Классик марксизма-модернизма

100 лет Бертольду Любеткину

юбилей архитектор

       Исполнилось сто лет Бертольду Любеткину — единственному архитектору русского конструктивизма, которому удалось превратиться в реальную фигуру западной архитектуры. Его юбилей празднуется в Англии, но не в России, замечает ГРИГОРИЙ Ъ-РЕВЗИН.
       История Бертольда Любеткина — это ответ на вопрос о том, возможен ли русский конструктивизм без русской революции. Сегодняшний Запад и вслед за ним сегодняшняя Россия считают, что да, возможен, что конструктивизм — это прежде всего система форм, не имеющая никакого политического содержания. Но в реальности так не получается.
       Любеткин родился в 1901 году, не то в Тбилиси, не то в Варшаве. В 1919-1920 годах успел повоевать в Красной армии, потом поучился во ВХУТЕМАСе у Родченко и Татлина. В 1922 году переехал в Берлин, работал переводчиком у Лисицкого. В 1925 году помогал Константину Мельникову строить нашумевший павильон СССР на всемирной выставке. В 1928 году получил первый самостоятельный заказ и выстроил частную виллу на авеню де Версай в Париже. В 1930 году переехал в Лондон и основал группу "Тектон". Основные проекты Любеткина принадлежат к довоенному времени. Во время войны строил бомбоубежища, после, в 1951 году, удалился в добровольное изгнание на ферму в Бердфордшире и больше, до смерти в 1990 году, ничего не строил.
       Любеткин ускользнул из России через узкую щелку Веймарской республики. Через журнал "Вещь" Лисицкого и Эренбурга, издаваемый в Берлине, могли бы уйти и Малевич, и Маяковский, и множество других фигур — но не ушел почти никто. Окно это было специфическим. В отличие от философских пароходов и движения через Стамбул в Париж это было советское окно в Европу, а люди, вылезшие через него, были поджигателями мирового пожара. Любеткин не вернулся назад, но он, несомненно, был идейным твердолобым коммунистом, в чем и его величие, и трагедия.
       Париж ему не понравился. Потому что единственную виллу, которую он построил, ему пришлось сделать роскошной и буржуазной. Бронзовые входные двери, бронзовые же переплеты больших окон-витражей, грузовой подъемник для кухни — все это куда больше походит на ар-деко, чем на русский конструктивизм из камышита и древесной трухи. Казалось бы, 29-летний эмигрант из России, первый самостоятельный заказ — куда лучше? Но нет, он уехал из буржуазной Франции.

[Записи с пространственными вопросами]
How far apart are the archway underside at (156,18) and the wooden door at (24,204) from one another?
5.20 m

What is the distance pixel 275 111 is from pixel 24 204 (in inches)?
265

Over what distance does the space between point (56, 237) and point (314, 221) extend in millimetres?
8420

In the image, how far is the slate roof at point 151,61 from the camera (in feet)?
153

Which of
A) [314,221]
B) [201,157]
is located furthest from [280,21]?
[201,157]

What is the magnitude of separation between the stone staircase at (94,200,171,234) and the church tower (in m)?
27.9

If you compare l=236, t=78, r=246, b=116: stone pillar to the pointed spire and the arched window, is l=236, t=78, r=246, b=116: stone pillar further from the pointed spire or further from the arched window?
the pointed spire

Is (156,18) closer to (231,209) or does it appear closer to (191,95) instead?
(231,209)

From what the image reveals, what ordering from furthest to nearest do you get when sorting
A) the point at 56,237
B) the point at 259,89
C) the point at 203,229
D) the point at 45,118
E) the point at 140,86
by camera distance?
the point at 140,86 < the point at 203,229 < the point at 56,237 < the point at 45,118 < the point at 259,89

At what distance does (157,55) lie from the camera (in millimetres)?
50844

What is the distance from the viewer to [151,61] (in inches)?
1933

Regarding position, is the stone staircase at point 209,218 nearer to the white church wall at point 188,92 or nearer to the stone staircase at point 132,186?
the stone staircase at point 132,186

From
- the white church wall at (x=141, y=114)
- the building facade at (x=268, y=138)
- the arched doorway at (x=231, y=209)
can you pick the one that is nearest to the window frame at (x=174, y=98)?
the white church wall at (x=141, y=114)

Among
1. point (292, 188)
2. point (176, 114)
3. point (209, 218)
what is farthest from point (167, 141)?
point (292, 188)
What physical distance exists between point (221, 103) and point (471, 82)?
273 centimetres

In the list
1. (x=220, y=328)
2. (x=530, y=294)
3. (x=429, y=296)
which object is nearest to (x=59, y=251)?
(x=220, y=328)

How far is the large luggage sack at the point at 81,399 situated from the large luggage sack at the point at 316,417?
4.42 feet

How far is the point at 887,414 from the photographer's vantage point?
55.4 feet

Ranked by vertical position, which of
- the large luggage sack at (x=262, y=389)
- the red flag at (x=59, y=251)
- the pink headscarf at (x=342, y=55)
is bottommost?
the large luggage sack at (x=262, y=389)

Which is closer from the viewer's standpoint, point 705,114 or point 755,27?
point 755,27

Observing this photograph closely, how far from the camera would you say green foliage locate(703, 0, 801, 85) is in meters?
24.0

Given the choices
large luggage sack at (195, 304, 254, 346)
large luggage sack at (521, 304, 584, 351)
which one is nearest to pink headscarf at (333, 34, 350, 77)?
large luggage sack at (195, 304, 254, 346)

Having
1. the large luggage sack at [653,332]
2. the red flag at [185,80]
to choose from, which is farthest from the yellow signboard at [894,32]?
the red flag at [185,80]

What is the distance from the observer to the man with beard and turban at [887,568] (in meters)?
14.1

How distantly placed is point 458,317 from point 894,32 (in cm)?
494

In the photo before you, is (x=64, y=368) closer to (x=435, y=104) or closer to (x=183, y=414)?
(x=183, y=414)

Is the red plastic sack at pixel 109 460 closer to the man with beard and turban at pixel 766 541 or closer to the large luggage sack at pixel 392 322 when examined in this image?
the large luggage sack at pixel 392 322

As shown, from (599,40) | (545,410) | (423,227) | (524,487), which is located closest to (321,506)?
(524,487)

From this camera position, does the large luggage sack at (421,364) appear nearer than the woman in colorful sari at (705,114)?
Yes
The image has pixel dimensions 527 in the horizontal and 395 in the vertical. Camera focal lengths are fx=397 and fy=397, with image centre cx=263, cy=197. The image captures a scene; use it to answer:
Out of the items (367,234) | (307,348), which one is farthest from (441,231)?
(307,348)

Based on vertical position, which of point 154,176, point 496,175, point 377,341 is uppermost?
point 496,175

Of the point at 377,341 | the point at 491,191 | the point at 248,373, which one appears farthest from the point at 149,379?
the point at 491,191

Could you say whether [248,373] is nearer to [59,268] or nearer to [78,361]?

Задание A -
Определите, согласуются ли с текстом о Любеткине утверждения: (i) Любеткин учился во ВХУТЕМАСе у Родченко и Татлина; (ii) группу «Тектон» Любеткин основал в Париже; (iii) после 1951 года Любеткин продолжал строить. Для каждого ответьте «да» или «нет» и приведите решающие слова текста дословно.
Задание B -
Продолжите текст о Любеткине, начав сразу после его последнего предложения.
Эти записи никак не связаны с текстом о Любеткине.

Письменный ответ A -
(i) Да: «потом поучился во ВХУТЕМАСе у Родченко и Татлина».
(ii) Нет: «В 1930 году переехал в Лондон и основал группу "Тектон"».
(iii) Нет: «больше, до смерти в 1990 году, ничего не строил».

Письменный ответ B -
       Тут надо отдать должное прагматизму англичан. У них как-то ничего не пропадает. То есть, разумеется, приспособить революционера к своему жилищу или тем паче к своим общественным установлениям они не смогли, да и не пытались. Но они нашли место, где эта деятельность была бы не страшной, а пожалуй, и занимательной. Сэр Джулиан Хаксли, директор Лондонского зоопарка, человек очень прогрессивный и стремившийся ко всему новому, в 1932 году получил в свою коллекцию двух горилл из Конго. Их требовалось куда-то поселить. И вот эта функция, совершенно невинная для общественных установлений британцев, оказалась самой подходящей для ученика Татлина и Родченко. Он построил Gorilla House, прекрасную белую коробку с большой открытой верандой, где гориллы отдыхают и кушают. Никакого ар-деко тут, естественно, не требовалось. По сдержанности своих недорогих материалов эта вещь вполне вписывается в контекст русского конструктивизма. За гориллами пошли пингвины, и бассейн для пингвинов со сложными пространственными спиралями лестниц для этих животных напоминают сложные пространственные построения Родченко и Лисицкого. Это шедевр, хотя и очень небольшой, среди пингвинов царит здоровый дух радости и коллективизма.
       От горилл и пингвинов Любеткин перешел к жилищам для рабочих. Группа жилых домов High-point практически не отличима от советской типовой застройки конца 60-х годов. Любеткин наконец-то начал делать то, к чему всю жизнь стремился — социально ответственное дешевое жилье для рабочих, достоинство которого не в архитектуре, а в том, что социально угнетенным обеспечивается светлое будущее. Больше того, в 1943 году ему удалось открыть рядом с этим жильем небольшой памятник Ленину, бюст на фоне бетонной доски. Эта вещь так напоминает районные доски почета в спальных районах, что становится ясно — Любеткин предсказал будущее.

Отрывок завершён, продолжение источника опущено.